### What the exercise asks
Reproduce every record exactly as given.

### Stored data
== == ==

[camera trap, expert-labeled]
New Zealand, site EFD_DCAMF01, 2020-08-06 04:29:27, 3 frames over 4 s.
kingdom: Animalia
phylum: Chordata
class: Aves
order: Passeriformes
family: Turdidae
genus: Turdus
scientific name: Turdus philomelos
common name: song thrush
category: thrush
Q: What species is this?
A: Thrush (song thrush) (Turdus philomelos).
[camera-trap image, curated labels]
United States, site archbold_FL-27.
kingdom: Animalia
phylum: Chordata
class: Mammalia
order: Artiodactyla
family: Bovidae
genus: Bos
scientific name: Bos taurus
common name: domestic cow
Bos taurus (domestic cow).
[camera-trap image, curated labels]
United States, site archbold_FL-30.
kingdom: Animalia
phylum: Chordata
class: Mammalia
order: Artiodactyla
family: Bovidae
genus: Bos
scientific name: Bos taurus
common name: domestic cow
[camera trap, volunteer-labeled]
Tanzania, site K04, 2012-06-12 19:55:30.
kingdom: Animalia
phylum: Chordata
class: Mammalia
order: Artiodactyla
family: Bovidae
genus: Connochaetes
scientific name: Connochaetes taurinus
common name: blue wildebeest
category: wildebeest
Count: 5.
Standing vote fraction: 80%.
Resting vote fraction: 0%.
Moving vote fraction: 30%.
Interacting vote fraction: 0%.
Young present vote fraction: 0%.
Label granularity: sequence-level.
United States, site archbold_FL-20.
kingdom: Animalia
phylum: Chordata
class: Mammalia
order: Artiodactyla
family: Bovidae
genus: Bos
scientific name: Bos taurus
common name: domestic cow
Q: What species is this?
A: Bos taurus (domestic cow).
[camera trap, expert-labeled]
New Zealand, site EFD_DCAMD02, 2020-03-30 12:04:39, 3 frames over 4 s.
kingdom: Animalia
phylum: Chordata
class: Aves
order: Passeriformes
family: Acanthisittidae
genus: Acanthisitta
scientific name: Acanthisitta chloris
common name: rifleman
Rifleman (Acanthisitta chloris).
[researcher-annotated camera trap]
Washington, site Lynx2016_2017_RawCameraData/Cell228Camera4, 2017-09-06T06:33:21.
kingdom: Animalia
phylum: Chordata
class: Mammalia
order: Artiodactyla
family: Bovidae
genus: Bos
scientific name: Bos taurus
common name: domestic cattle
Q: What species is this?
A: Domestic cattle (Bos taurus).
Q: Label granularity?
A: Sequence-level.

== == ==

### Answer
[camera trap, expert-labeled]
New Zealand, site EFD_DCAMF01, 2020-08-06 04:29:27, 3 frames over 4 s.
kingdom: Animalia
phylum: Chordata
class: Aves
order: Passeriformes
family: Turdidae
genus: Turdus
scientific name: Turdus philomelos
common name: song thrush
category: thrush
Q: What species is this?
A: Thrush (song thrush) (Turdus philomelos).
[camera-trap image, curated labels]
United States, site archbold_FL-27.
kingdom: Animalia
phylum: Chordata
class: Mammalia
order: Artiodactyla
family: Bovidae
genus: Bos
scientific name: Bos taurus
common name: domestic cow
Bos taurus (domestic cow).
[camera-trap image, curated labels]
United States, site archbold_FL-30.
kingdom: Animalia
phylum: Chordata
class: Mammalia
order: Artiodactyla
family: Bovidae
genus: Bos
scientific name: Bos taurus
common name: domestic cow
[camera trap, volunteer-labeled]
Tanzania, site K04, 2012-06-12 19:55:30.
kingdom: Animalia
phylum: Chordata
class: Mammalia
order: Artiodactyla
family: Bovidae
genus: Connochaetes
scientific name: Connochaetes taurinus
common name: blue wildebeest
category: wildebeest
Count: 5.
Standing vote fraction: 80%.
Resting vote fraction: 0%.
Moving vote fraction: 30%.
Interacting vote fraction: 0%.
Young present vote fraction: 0%.
Label granularity: sequence-level.
United States, site archbold_FL-20.
kingdom: Animalia
phylum: Chordata
class: Mammalia
order: Artiodactyla
family: Bovidae
genus: Bos
scientific name: Bos taurus
common name: domestic cow
Q: What species is this?
A: Bos taurus (domestic cow).
[camera trap, expert-labeled]
New Zealand, site EFD_DCAMD02, 2020-03-30 12:04:39, 3 frames over 4 s.
kingdom: Animalia
phylum: Chordata
class: Aves
order: Passeriformes
family: Acanthisittidae
genus: Acanthisitta
scientific name: Acanthisitta chloris
common name: rifleman
Rifleman (Acanthisitta chloris).
[researcher-annotated camera trap]
Washington, site Lynx2016_2017_RawCameraData/Cell228Camera4, 2017-09-06T06:33:21.
kingdom: Animalia
phylum: Chordata
class: Mammalia
order: Artiodactyla
family: Bovidae
genus: Bos
scientific name: Bos taurus
common name: domestic cattle
Q: What species is this?
A: Domestic cattle (Bos taurus).
Q: Label granularity?
A: Sequence-level.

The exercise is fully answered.